[Provided data]
┌────────

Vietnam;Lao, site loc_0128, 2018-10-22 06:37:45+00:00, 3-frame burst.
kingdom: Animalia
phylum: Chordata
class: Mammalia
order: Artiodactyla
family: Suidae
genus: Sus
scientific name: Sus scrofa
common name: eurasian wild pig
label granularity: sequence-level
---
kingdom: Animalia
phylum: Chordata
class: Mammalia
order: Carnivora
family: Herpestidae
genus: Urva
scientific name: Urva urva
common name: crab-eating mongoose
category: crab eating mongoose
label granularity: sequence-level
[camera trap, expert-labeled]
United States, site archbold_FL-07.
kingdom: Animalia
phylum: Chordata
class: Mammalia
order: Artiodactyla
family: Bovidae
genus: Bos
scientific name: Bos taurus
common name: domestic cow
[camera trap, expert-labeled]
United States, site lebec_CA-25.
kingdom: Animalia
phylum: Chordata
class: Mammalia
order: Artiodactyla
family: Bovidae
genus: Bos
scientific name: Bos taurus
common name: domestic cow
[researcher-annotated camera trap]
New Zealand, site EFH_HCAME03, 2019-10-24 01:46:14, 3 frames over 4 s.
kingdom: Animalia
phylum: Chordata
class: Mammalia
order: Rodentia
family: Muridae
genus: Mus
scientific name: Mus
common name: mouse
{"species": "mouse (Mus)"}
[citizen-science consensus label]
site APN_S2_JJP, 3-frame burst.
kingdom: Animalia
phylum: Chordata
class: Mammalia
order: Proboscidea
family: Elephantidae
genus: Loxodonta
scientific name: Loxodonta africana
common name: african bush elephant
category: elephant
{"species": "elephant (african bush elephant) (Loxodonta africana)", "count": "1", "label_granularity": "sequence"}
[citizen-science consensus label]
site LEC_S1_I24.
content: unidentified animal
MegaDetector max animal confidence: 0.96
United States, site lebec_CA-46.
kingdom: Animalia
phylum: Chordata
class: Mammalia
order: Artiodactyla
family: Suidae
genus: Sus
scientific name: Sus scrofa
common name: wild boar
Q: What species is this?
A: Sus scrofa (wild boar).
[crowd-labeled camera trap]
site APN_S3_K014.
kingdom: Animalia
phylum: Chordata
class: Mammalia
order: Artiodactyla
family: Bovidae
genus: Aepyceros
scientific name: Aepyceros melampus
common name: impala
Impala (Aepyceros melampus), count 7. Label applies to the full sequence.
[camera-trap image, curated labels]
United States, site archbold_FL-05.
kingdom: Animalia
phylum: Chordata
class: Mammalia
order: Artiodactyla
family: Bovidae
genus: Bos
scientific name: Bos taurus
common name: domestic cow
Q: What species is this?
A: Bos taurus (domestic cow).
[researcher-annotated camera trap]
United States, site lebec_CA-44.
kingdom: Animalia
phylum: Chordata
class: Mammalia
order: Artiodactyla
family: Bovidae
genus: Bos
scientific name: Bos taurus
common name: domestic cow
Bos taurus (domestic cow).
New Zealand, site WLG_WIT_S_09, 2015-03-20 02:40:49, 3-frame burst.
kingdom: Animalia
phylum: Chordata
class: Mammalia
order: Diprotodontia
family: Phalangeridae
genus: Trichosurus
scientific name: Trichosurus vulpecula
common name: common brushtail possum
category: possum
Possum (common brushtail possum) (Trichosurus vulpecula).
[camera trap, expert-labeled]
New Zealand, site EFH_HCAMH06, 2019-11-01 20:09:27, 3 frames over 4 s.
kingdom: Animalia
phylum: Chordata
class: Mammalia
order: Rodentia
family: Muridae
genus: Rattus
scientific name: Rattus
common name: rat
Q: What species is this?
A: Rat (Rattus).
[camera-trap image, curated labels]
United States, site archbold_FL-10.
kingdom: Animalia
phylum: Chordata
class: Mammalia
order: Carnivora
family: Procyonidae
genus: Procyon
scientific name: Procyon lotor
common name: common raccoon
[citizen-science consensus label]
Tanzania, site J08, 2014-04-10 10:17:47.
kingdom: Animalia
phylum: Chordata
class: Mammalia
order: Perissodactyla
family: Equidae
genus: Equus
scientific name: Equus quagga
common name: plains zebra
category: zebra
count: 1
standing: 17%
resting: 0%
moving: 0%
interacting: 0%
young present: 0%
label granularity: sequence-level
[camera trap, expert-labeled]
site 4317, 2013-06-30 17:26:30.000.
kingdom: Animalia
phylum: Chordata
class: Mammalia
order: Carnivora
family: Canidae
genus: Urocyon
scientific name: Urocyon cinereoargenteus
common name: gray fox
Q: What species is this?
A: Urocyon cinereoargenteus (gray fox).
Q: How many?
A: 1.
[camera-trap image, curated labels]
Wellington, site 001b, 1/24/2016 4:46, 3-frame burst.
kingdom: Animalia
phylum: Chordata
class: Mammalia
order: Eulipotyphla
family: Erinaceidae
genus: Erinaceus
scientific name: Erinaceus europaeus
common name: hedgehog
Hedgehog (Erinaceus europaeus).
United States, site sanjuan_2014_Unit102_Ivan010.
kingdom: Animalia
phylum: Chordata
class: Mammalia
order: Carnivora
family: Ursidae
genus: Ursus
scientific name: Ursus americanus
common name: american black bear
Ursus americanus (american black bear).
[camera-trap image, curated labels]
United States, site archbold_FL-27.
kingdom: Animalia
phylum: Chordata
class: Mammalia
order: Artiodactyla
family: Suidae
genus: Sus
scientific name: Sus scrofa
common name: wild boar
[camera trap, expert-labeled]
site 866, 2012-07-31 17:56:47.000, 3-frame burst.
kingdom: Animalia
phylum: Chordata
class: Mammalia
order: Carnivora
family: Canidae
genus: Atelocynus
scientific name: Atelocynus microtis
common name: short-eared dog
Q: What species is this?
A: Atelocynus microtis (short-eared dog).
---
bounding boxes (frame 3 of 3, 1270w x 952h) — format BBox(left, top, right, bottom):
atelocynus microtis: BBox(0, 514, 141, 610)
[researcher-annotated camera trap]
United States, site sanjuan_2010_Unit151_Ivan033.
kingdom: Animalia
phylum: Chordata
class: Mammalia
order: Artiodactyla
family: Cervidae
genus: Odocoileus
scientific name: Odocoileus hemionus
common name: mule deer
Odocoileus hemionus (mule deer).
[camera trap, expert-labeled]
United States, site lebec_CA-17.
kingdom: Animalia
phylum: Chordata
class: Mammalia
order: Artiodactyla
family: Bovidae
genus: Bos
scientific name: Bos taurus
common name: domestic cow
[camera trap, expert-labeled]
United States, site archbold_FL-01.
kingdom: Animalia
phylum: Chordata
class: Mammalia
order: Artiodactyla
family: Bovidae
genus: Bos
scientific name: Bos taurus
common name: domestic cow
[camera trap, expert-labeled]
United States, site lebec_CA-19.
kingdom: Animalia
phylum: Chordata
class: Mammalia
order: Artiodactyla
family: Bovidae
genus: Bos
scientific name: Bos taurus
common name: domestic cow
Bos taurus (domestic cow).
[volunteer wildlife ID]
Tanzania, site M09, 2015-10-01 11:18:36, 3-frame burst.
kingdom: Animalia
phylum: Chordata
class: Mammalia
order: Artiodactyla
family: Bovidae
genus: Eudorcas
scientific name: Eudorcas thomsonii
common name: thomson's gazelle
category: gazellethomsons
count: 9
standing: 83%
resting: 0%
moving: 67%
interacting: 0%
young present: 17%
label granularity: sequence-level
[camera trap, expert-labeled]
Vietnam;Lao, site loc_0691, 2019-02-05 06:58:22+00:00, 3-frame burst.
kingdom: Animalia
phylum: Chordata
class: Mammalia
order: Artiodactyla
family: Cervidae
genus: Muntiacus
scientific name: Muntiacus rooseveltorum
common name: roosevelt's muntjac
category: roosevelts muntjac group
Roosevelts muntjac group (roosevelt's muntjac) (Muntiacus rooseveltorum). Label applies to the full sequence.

└────────

[Instructions to follow] Could you copy each line above word for word?

[Task output]
Vietnam;Lao, site loc_0128, 2018-10-22 06:37:45+00:00, 3-frame burst.
kingdom: Animalia
phylum: Chordata
class: Mammalia
order: Artiodactyla
family: Suidae
genus: Sus
scientific name: Sus scrofa
common name: eurasian wild pig
label granularity: sequence-level
---
kingdom: Animalia
phylum: Chordata
class: Mammalia
order: Carnivora
family: Herpestidae
genus: Urva
scientific name: Urva urva
common name: crab-eating mongoose
category: crab eating mongoose
label granularity: sequence-level
[camera trap, expert-labeled]
United States, site archbold_FL-07.
kingdom: Animalia
phylum: Chordata
class: Mammalia
order: Artiodactyla
family: Bovidae
genus: Bos
scientific name: Bos taurus
common name: domestic cow
[camera trap, expert-labeled]
United States, site lebec_CA-25.
kingdom: Animalia
phylum: Chordata
class: Mammalia
order: Artiodactyla
family: Bovidae
genus: Bos
scientific name: Bos taurus
common name: domestic cow
[researcher-annotated camera trap]
New Zealand, site EFH_HCAME03, 2019-10-24 01:46:14, 3 frames over 4 s.
kingdom: Animalia
phylum: Chordata
class: Mammalia
order: Rodentia
family: Muridae
genus: Mus
scientific name: Mus
common name: mouse
{"species": "mouse (Mus)"}
[citizen-science consensus label]
site APN_S2_JJP, 3-frame burst.
kingdom: Animalia
phylum: Chordata
class: Mammalia
order: Proboscidea
family: Elephantidae
genus: Loxodonta
scientific name: Loxodonta africana
common name: african bush elephant
category: elephant
{"species": "elephant (african bush elephant) (Loxodonta africana)", "count": "1", "label_granularity": "sequence"}
[citizen-science consensus label]
site LEC_S1_I24.
content: unidentified animal
MegaDetector max animal confidence: 0.96
United States, site lebec_CA-46.
kingdom: Animalia
phylum: Chordata
class: Mammalia
order: Artiodactyla
family: Suidae
genus: Sus
scientific name: Sus scrofa
common name: wild boar
Q: What species is this?
A: Sus scrofa (wild boar).
[crowd-labeled camera trap]
site APN_S3_K014.
kingdom: Animalia
phylum: Chordata
class: Mammalia
order: Artiodactyla
family: Bovidae
genus: Aepyceros
scientific name: Aepyceros melampus
common name: impala
Impala (Aepyceros melampus), count 7. Label applies to the full sequence.
[camera-trap image, curated labels]
United States, site archbold_FL-05.
kingdom: Animalia
phylum: Chordata
class: Mammalia
order: Artiodactyla
family: Bovidae
genus: Bos
scientific name: Bos taurus
common name: domestic cow
Q: What species is this?
A: Bos taurus (domestic cow).
[researcher-annotated camera trap]
United States, site lebec_CA-44.
kingdom: Animalia
phylum: Chordata
class: Mammalia
order: Artiodactyla
family: Bovidae
genus: Bos
scientific name: Bos taurus
common name: domestic cow
Bos taurus (domestic cow).
New Zealand, site WLG_WIT_S_09, 2015-03-20 02:40:49, 3-frame burst.
kingdom: Animalia
phylum: Chordata
class: Mammalia
order: Diprotodontia
family: Phalangeridae
genus: Trichosurus
scientific name: Trichosurus vulpecula
common name: common brushtail possum
category: possum
Possum (common brushtail possum) (Trichosurus vulpecula).
[camera trap, expert-labeled]
New Zealand, site EFH_HCAMH06, 2019-11-01 20:09:27, 3 frames over 4 s.
kingdom: Animalia
phylum: Chordata
class: Mammalia
order: Rodentia
family: Muridae
genus: Rattus
scientific name: Rattus
common name: rat
Q: What species is this?
A: Rat (Rattus).
[camera-trap image, curated labels]
United States, site archbold_FL-10.
kingdom: Animalia
phylum: Chordata
class: Mammalia
order: Carnivora
family: Procyonidae
genus: Procyon
scientific name: Procyon lotor
common name: common raccoon
[citizen-science consensus label]
Tanzania, site J08, 2014-04-10 10:17:47.
kingdom: Animalia
phylum: Chordata
class: Mammalia
order: Perissodactyla
family: Equidae
genus: Equus
scientific name: Equus quagga
common name: plains zebra
category: zebra
count: 1
standing: 17%
resting: 0%
moving: 0%
interacting: 0%
young present: 0%
label granularity: sequence-level
[camera trap, expert-labeled]
site 4317, 2013-06-30 17:26:30.000.
kingdom: Animalia
phylum: Chordata
class: Mammalia
order: Carnivora
family: Canidae
genus: Urocyon
scientific name: Urocyon cinereoargenteus
common name: gray fox
Q: What species is this?
A: Urocyon cinereoargenteus (gray fox).
Q: How many?
A: 1.
[camera-trap image, curated labels]
Wellington, site 001b, 1/24/2016 4:46, 3-frame burst.
kingdom: Animalia
phylum: Chordata
class: Mammalia
order: Eulipotyphla
family: Erinaceidae
genus: Erinaceus
scientific name: Erinaceus europaeus
common name: hedgehog
Hedgehog (Erinaceus europaeus).
United States, site sanjuan_2014_Unit102_Ivan010.
kingdom: Animalia
phylum: Chordata
class: Mammalia
order: Carnivora
family: Ursidae
genus: Ursus
scientific name: Ursus americanus
common name: american black bear
Ursus americanus (american black bear).
[camera-trap image, curated labels]
United States, site archbold_FL-27.
kingdom: Animalia
phylum: Chordata
class: Mammalia
order: Artiodactyla
family: Suidae
genus: Sus
scientific name: Sus scrofa
common name: wild boar
[camera trap, expert-labeled]
site 866, 2012-07-31 17:56:47.000, 3-frame burst.
kingdom: Animalia
phylum: Chordata
class: Mammalia
order: Carnivora
family: Canidae
genus: Atelocynus
scientific name: Atelocynus microtis
common name: short-eared dog
Q: What species is this?
A: Atelocynus microtis (short-eared dog).
---
bounding boxes (frame 3 of 3, 1270w x 952h) — format BBox(left, top, right, bottom):
atelocynus microtis: BBox(0, 514, 141, 610)
[researcher-annotated camera trap]
United States, site sanjuan_2010_Unit151_Ivan033.
kingdom: Animalia
phylum: Chordata
class: Mammalia
order: Artiodactyla
family: Cervidae
genus: Odocoileus
scientific name: Odocoileus hemionus
common name: mule deer
Odocoileus hemionus (mule deer).
[camera trap, expert-labeled]
United States, site lebec_CA-17.
kingdom: Animalia
phylum: Chordata
class: Mammalia
order: Artiodactyla
family: Bovidae
genus: Bos
scientific name: Bos taurus
common name: domestic cow
[camera trap, expert-labeled]
United States, site archbold_FL-01.
kingdom: Animalia
phylum: Chordata
class: Mammalia
order: Artiodactyla
family: Bovidae
genus: Bos
scientific name: Bos taurus
common name: domestic cow
[camera trap, expert-labeled]
United States, site lebec_CA-19.
kingdom: Animalia
phylum: Chordata
class: Mammalia
order: Artiodactyla
family: Bovidae
genus: Bos
scientific name: Bos taurus
common name: domestic cow
Bos taurus (domestic cow).
[volunteer wildlife ID]
Tanzania, site M09, 2015-10-01 11:18:36, 3-frame burst.
kingdom: Animalia
phylum: Chordata
class: Mammalia
order: Artiodactyla
family: Bovidae
genus: Eudorcas
scientific name: Eudorcas thomsonii
common name: thomson's gazelle
category: gazellethomsons
count: 9
standing: 83%
resting: 0%
moving: 67%
interacting: 0%
young present: 17%
label granularity: sequence-level
[camera trap, expert-labeled]
Vietnam;Lao, site loc_0691, 2019-02-05 06:58:22+00:00, 3-frame burst.
kingdom: Animalia
phylum: Chordata
class: Mammalia
order: Artiodactyla
family: Cervidae
genus: Muntiacus
scientific name: Muntiacus rooseveltorum
common name: roosevelt's muntjac
category: roosevelts muntjac group
Roosevelts muntjac group (roosevelt's muntjac) (Muntiacus rooseveltorum). Label applies to the full sequence.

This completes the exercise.